** The task **
Return every line from the one with "Through phylogenetic analysis" through the one with "The researchers measured the Ni(II)", inclusive, exactly as it appears below.

(Saved data entries)
%%
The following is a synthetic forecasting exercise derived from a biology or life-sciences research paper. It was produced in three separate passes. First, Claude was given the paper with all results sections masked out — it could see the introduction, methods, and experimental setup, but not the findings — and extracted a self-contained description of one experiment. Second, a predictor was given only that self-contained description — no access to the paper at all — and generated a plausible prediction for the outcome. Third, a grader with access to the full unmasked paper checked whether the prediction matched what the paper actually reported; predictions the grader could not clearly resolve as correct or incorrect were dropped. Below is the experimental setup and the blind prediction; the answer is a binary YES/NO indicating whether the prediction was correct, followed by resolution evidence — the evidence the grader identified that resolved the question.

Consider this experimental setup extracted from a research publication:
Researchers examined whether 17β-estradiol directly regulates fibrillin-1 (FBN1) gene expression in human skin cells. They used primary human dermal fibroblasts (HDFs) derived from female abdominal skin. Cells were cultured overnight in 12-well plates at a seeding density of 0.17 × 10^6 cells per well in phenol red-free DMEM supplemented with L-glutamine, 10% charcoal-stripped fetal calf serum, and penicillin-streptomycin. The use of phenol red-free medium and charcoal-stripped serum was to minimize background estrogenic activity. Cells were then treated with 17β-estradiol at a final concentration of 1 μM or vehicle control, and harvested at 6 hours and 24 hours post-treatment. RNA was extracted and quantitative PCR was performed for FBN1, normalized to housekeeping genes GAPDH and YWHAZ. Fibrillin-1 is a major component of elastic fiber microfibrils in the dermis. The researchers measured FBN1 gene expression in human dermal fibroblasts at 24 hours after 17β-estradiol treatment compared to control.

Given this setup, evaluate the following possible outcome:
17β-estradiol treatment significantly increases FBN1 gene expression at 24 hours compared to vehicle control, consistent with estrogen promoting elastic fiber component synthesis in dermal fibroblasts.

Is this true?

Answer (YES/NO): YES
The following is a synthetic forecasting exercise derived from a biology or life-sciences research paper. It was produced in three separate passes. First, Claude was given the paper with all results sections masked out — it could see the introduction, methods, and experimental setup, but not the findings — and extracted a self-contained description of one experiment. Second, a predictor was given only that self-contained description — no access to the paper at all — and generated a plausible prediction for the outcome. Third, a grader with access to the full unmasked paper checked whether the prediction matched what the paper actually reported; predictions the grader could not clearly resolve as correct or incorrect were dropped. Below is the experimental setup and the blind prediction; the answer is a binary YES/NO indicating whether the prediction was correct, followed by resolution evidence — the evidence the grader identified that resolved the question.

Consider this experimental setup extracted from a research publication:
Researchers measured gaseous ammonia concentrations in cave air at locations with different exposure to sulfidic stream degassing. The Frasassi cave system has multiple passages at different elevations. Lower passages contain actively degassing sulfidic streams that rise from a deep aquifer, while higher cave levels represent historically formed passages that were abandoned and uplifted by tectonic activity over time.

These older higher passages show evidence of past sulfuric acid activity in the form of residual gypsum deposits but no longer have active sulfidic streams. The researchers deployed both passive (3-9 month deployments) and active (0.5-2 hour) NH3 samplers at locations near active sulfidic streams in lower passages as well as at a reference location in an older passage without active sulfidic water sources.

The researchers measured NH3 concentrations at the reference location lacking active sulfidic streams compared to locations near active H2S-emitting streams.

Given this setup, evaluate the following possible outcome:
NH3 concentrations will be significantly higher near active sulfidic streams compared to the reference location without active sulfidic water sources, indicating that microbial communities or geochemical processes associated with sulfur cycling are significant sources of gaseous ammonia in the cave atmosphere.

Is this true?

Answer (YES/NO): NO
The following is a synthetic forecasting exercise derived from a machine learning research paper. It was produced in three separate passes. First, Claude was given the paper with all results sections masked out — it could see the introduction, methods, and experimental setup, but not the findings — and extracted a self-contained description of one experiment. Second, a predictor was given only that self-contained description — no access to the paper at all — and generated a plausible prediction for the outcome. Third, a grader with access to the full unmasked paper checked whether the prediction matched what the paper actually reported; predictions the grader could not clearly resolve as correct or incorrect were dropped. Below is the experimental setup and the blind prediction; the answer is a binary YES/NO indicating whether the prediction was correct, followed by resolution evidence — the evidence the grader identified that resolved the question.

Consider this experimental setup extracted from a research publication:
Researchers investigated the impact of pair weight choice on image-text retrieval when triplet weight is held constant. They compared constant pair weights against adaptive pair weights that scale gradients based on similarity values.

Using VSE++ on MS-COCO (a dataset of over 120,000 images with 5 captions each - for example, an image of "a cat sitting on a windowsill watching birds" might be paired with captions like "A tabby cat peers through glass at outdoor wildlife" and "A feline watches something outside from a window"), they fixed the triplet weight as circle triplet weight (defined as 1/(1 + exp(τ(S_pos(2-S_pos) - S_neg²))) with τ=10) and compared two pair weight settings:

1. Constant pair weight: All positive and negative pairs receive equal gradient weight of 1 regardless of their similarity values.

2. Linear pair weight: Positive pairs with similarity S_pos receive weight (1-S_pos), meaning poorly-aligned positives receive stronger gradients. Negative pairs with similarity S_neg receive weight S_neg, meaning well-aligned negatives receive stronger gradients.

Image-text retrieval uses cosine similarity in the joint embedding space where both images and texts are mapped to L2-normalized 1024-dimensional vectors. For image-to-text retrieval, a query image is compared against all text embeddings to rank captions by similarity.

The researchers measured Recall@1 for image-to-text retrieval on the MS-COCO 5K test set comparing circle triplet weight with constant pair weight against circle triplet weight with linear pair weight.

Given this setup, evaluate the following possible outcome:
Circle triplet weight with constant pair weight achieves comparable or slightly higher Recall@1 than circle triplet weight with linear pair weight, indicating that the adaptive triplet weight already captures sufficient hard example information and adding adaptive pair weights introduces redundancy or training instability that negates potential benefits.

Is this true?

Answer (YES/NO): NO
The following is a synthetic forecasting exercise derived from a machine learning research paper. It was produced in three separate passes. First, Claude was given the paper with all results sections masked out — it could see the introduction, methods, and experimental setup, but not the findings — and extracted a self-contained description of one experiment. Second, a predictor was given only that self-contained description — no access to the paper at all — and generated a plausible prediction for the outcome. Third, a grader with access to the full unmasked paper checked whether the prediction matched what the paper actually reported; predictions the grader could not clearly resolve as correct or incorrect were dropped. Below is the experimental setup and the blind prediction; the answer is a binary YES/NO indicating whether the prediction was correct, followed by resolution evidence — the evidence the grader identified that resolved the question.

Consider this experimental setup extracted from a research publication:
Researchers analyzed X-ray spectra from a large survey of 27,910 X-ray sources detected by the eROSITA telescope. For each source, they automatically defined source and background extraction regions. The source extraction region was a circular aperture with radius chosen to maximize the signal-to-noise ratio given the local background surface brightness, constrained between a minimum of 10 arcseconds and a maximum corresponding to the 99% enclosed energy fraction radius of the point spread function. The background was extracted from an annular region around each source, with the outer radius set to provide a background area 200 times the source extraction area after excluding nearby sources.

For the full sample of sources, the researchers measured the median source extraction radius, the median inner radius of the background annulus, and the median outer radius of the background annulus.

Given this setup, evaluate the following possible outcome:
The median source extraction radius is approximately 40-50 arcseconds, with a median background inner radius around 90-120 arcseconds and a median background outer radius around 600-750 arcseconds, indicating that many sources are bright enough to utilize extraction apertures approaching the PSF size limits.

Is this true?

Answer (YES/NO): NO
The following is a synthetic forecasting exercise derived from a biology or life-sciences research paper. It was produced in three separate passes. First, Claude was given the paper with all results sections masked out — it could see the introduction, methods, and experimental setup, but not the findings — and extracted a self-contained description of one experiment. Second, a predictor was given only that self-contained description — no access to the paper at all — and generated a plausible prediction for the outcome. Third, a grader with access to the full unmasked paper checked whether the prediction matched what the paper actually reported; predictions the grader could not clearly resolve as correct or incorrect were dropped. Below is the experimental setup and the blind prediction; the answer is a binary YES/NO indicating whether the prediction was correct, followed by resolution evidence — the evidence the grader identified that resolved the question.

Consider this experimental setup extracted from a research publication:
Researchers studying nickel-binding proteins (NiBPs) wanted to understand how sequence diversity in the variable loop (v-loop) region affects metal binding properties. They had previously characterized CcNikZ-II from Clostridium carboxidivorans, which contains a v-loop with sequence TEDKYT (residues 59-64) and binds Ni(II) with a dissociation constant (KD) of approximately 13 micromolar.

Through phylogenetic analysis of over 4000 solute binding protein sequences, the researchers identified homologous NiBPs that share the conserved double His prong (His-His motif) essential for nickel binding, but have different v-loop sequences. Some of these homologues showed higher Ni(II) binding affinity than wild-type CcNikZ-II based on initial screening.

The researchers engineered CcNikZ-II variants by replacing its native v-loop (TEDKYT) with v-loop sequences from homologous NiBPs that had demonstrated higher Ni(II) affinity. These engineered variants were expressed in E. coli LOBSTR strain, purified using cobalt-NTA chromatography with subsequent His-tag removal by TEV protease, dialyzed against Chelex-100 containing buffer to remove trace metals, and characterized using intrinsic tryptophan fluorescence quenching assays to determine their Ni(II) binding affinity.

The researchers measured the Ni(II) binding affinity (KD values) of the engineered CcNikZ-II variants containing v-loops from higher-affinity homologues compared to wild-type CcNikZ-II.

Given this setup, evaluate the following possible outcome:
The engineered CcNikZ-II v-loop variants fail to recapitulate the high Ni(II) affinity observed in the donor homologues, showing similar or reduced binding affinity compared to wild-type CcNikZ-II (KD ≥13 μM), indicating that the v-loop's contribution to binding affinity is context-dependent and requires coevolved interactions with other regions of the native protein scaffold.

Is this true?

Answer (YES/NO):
%%
** Answer space **
Through phylogenetic analysis of over 4000 solute binding protein sequences, the researchers identified homologous NiBPs that share the conserved double His prong (His-His motif) essential for nickel binding, but have different v-loop sequences. Some of these homologues showed higher Ni(II) binding affinity than wild-type CcNikZ-II based on initial screening.

The researchers engineered CcNikZ-II variants by replacing its native v-loop (TEDKYT) with v-loop sequences from homologous NiBPs that had demonstrated higher Ni(II) affinity. These engineered variants were expressed in E. coli LOBSTR strain, purified using cobalt-NTA chromatography with subsequent His-tag removal by TEV protease, dialyzed against Chelex-100 containing buffer to remove trace metals, and characterized using intrinsic tryptophan fluorescence quenching assays to determine their Ni(II) binding affinity.

The researchers measured the Ni(II) binding affinity (KD values) of the engineered CcNikZ-II variants containing v-loops from higher-affinity homologues compared to wild-type CcNikZ-II.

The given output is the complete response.